Like other efforts that address equity-based health outcomes, this research is subject to several limitations. Although study participants span diverse geographies, as well as lived and work experiences, selection bias could exist. The Black American population is not monolithic; thus, participants may not reflect the fullness of views within the Black HIV workforce. From the initial network of over 200 people, 30 individuals were contacted; however, due to scheduling constraints within the month of data collection, not all were able to participate. Accordingly, the study’s methodology could have been supported with the inclusion of additional focus groups across a lengthier period of time. Moreover, as a consideration, future research may benefit from the additional statistical analysis structure that mixed methods techniques could offer.

The commentary and recommendations iterated within this study also assume openness to change from public and private sectors across localities, states, and the nation. Progress toward addressing the issues described could be deterred if any one of these sectors is not in alignment with the path forward. Additionally, because the indicated needs are systemic, solutions are wrought with potential challenges caused by various confounding factors. A set of strategic plans with indicators at the national, state, and local levels would support progress assessment as efforts to eradicate the HIV epidemic proceed.

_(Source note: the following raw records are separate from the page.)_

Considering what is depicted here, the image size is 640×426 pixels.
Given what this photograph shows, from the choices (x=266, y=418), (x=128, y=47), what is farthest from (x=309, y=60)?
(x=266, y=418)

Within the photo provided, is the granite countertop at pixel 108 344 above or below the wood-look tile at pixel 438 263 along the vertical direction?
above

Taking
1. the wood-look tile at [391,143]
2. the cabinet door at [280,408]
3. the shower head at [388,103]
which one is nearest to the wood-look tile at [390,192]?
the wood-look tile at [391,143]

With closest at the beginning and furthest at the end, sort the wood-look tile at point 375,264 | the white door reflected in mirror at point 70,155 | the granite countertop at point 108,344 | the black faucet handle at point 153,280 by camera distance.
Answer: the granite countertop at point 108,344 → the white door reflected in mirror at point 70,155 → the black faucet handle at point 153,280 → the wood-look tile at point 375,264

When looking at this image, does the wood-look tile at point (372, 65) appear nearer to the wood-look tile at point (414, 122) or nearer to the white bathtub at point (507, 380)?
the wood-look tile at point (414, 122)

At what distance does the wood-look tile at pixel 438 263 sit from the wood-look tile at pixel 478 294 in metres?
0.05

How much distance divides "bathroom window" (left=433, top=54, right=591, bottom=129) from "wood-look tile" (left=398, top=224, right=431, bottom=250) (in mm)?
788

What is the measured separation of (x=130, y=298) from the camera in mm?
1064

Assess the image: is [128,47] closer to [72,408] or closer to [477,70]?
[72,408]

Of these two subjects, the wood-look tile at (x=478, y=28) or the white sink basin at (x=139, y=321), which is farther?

Finally, the lead investigator’s (T.L.) embraced identity as a cisgender Black American woman from the rural South all shape the lens through which this study has been crafted and implemented. Accordingly, this research is not intended to be fully without the rich, bold, and unapologetic personal insights of those involved; instead, both “head and heart” were woven into this work, modeling a modern approach to human-driven health equity efforts.

Conclusion

Despite any limitations, findings from this research can positively affect policies and best practices in addressing HIV and COVID-19 disproportionality. Study outcomes were intended to support marginalized populations seeking justice for an insufficient societal response to the detrimental effects of the two viruses. The concepts and needs detailed within this study are ambitious, requiring a great deal of collaboration across disciplines and at the local, state, and national levels. However, findings are derived from scientific evidence and the HIV workforce’s lived and work experiences following over four decades of efforts to address HIV and the years of a global COVID-19 pandemic. Study outcomes from this research contribute toward (1) building a platform for the HIV workforce and the Black community to own the fight against the dual viruses and (2) offering education on how best to address disparities directly resulting from ineffective systems-level responses to these socially influenced health issues.